Ketika Ali hendak membuka penutup wajah Andra. Suara seorang pria datang mengagetkannya dengan satu letusan peluru.
“Aliando!”
Ternyata …, itu adalah Prass. Ali menoleh dengan wajah keheranan. Ketika perhatiannya teralihkan, Andra sontak mencuri kesempatan.
Ia jedotkan kepalanya ke kepala Aliando. Ali pun limbung dan Andra kabur lewat pintu belakang.
Prass pura-pura berlari mengejar Andra dan ketika Ali sudah berhasil menyelamatkan Rudi dan Harlan, Prass muncul dengan napas tersengal.
“Prass?” beo Ali dengan wajah marah.
“Hey, Al.” Prass menjulurkan lengannya yang ada bekas sayatan panjang. “Sial, dia melukaiku,” ujarnya berusaha menarik empati Ali.
“Kau mendapatkannya?” serbu Ali berharap penjahat itu ketahuan identitasnya.
Namun, Prass menggeleng. “Dia kabur.”
“B4ng54t!!!” Ali menendang lemari besi. Amarahnya semakin menjadi. Napasnya naik turun dan ia mulai meninju tembok dengan brutal.
“Al! Sadar!” seru Prass menarik tubuh sahabatnya.
“Ali segera membalik tubuhnya dan menatap Prass. “Kenapa kamu menembakkan pistolmu di saat seperti itu, hah?! Kenapa pula kau tiba-tiba datang? Kau bilang kau tidak ada jadwal malam ini!”
Aliando menyerbu Prass dengan seluruh pertanyaan. Namun, Prasetyo segera berkilah dan memberikan jawaban masuk akal. “Aku ditelfon sama Papaku. Beliau minta aku jemput dia di kantor karena gak bawa mobil. Tapi, aku langsung ke sini ketika aku dengan suara letusan senjata api!”
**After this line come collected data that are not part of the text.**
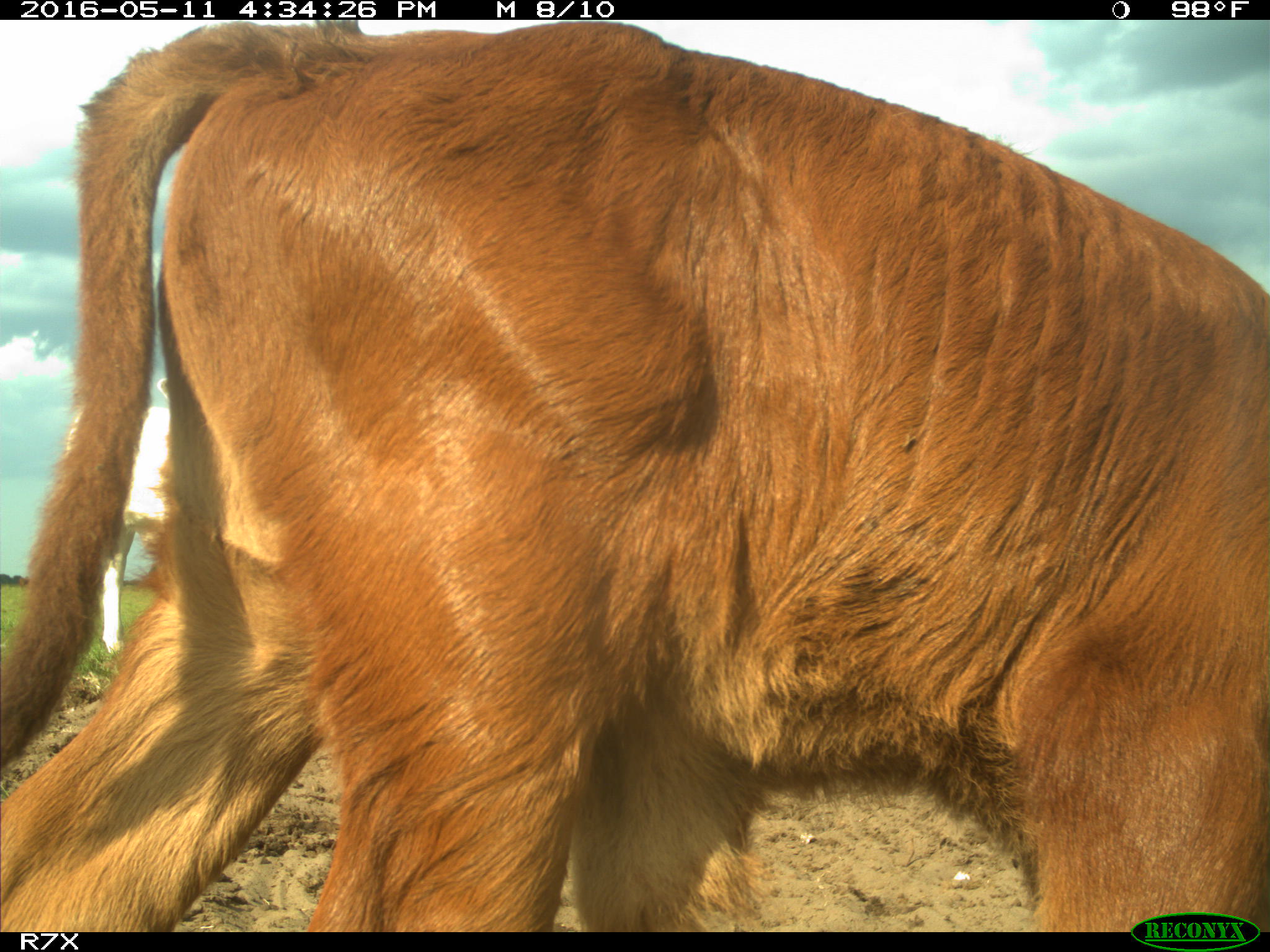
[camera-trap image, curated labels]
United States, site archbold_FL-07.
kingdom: Animalia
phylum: Chordata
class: Mammalia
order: Artiodactyla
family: Bovidae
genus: Bos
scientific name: Bos taurus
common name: domestic cow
Aliando kemudian menunduk dalam. Ketika itu, Pak Chandra datang. “Prass datang untuk menjemput saya. Kamu jangan terlalu menuduh semua orang, Al.”
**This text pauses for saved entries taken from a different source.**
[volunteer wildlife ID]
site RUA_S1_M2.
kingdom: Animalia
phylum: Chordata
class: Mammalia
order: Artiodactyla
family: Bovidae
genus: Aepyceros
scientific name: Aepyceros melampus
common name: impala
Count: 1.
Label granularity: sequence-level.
“Aliando mendongak bos polisi tersebut. Rudi dan rekan lainnya merasa bersalah sempat mencurigai Prass.
“Kamu istirahat aja dulu, obati lukamu.” Prass menepuk pelan bahu Ali sehingga ia nampak penuh perduli.
Kamu gak akan bisa mencurigai aku. Lihat, ‘kan? Papa aku aja percaya sama aku. Aliando …, sampai kapan pun, kamu gak akan bisa nemuin pelaku bahkan eksekutornya! Semua video sudah kami hapus!
Sementara itu, lain di mulut, lain di hati. Aliando meminta maaf pada Prass dan ia akan menuju rumah sakit untuk menjaga Baskara sekalian mengobati lukanya.
Namun, benak Aliando berucap, kau begitu mencurigakan, Prass. Jangan salahkan aku jika kau masuk ke dalam salah satu variabel orang yang bergabung dalam sindikat perdagangan narkoboy, penjualan wanita, dan pencucian uang.